Consigne A: Dites si chacune des affirmations suivantes concorde avec la chronique de l'album Country Music Time ci-dessous : (i) Jean-Luc a écrit toutes les chansons de l'album ; (ii) le disque comporte quatre titres en français ; (iii) l'album se termine par l'instrumental After All. Répondez par oui ou non et citez exactement les mots de la chronique qui tranchent.
Consigne B: Recopiez à l'identique tous les enregistrements du jeu de données, en laissant les images de côté.

Extrait:

___

Numéro spécial made in France
"Country Music Time"
Country Music Time est le treizième album de ce musicien français qui a un pied en Nouvelle-Calédonie et l'autre au Texas. Cette situation génère de grands écarts musicaux, toujours placés sou le signe du bon goût. Ici, comme le titre l'indique, on est dans l'imagerie américaine, avec ses grands espaces, ses camions, ses amours perdues et une dose de whiskey. Jean-Luc a tout réalisé dans son studio, a écrit les chansons à l'exception de On A Bad Day de Kacey Chambers (Whiskey Courage a été coécrit par Jean-Luc et Amy Ames, sa compagne), et chante, évidemment, en s'accompagnant à la mandoline et à la guitare. Le disque se compose de quatre titres en français, dont Quand le printemps reviendra,suivis de l'instrumental Just In Time, puis de quatre titres en anglais, pour se terminer par l'instrumental After All, comme la face A et la face B d'un 33 tours. Tout cela est fort bien chanté, d'une voix chaude et amicale, sur des mélodies qui accrochent. Quant aux musiciens, qu'ils soient américains ou français, ils tutoient tous le haut niveau: Jean-Marie Redon, Thierry Loyer, Stéphane Missri, Thierry Lecoq, Christian Poidevin & Kelsey Crews, mais aussi Doug Jernigan, Aaron Till, Matt Hooper, Carole Stacey, Orville Grant et Michael Guerra sont au générique et la liste de ces noms en dit plus que tout discours.

___

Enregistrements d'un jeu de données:
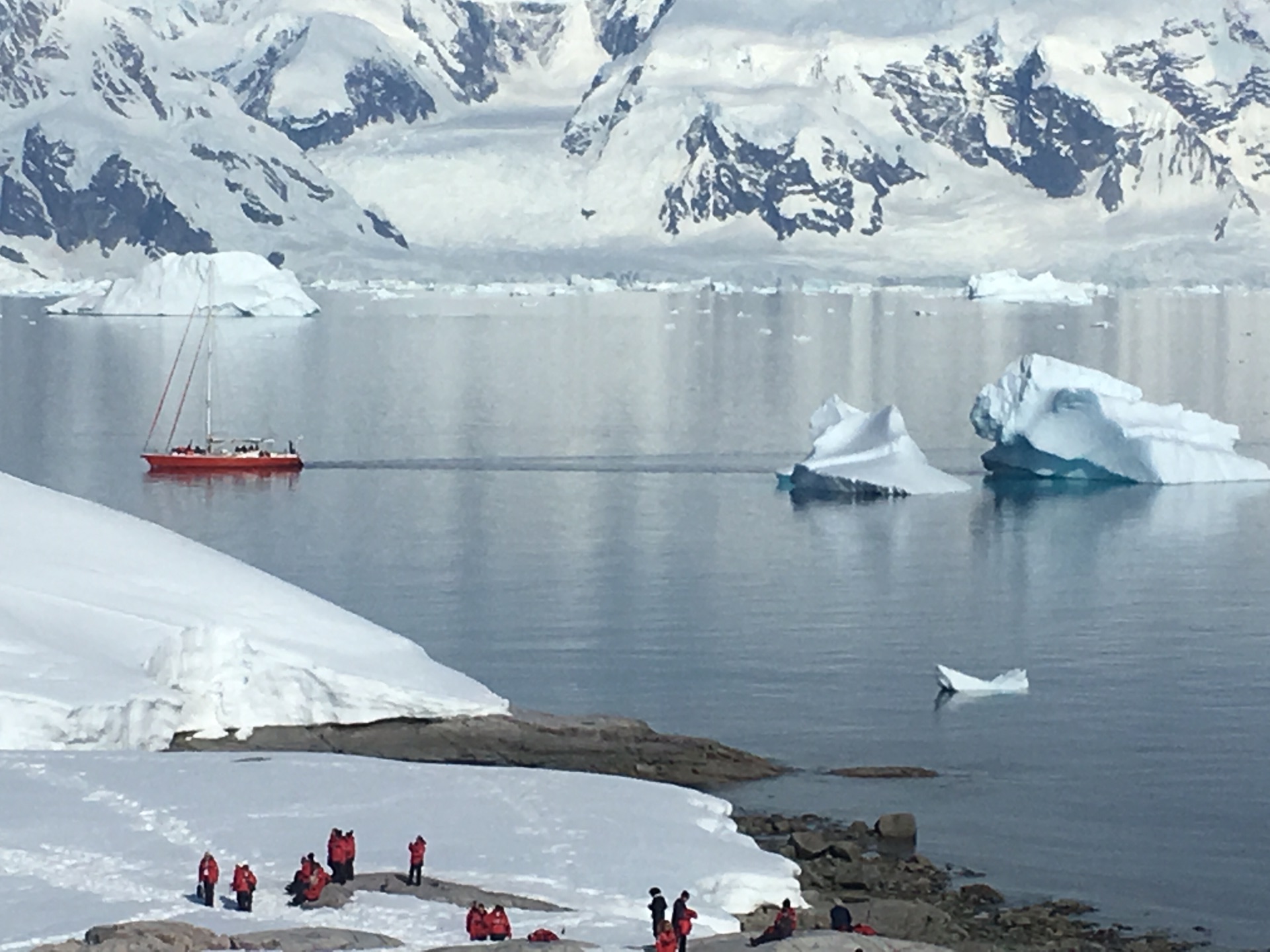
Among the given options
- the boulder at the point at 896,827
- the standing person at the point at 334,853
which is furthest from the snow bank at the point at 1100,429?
the standing person at the point at 334,853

___

Réponse complète A:
(i) Non : « a écrit les chansons à l'exception de On A Bad Day de Kacey Chambers ».
(ii) Oui : « Le disque se compose de quatre titres en français ».
(iii) Oui : « pour se terminer par l'instrumental After All ».

Réponse complète B:
Among the given options
- the boulder at the point at 896,827
- the standing person at the point at 334,853
which is furthest from the snow bank at the point at 1100,429?
the standing person at the point at 334,853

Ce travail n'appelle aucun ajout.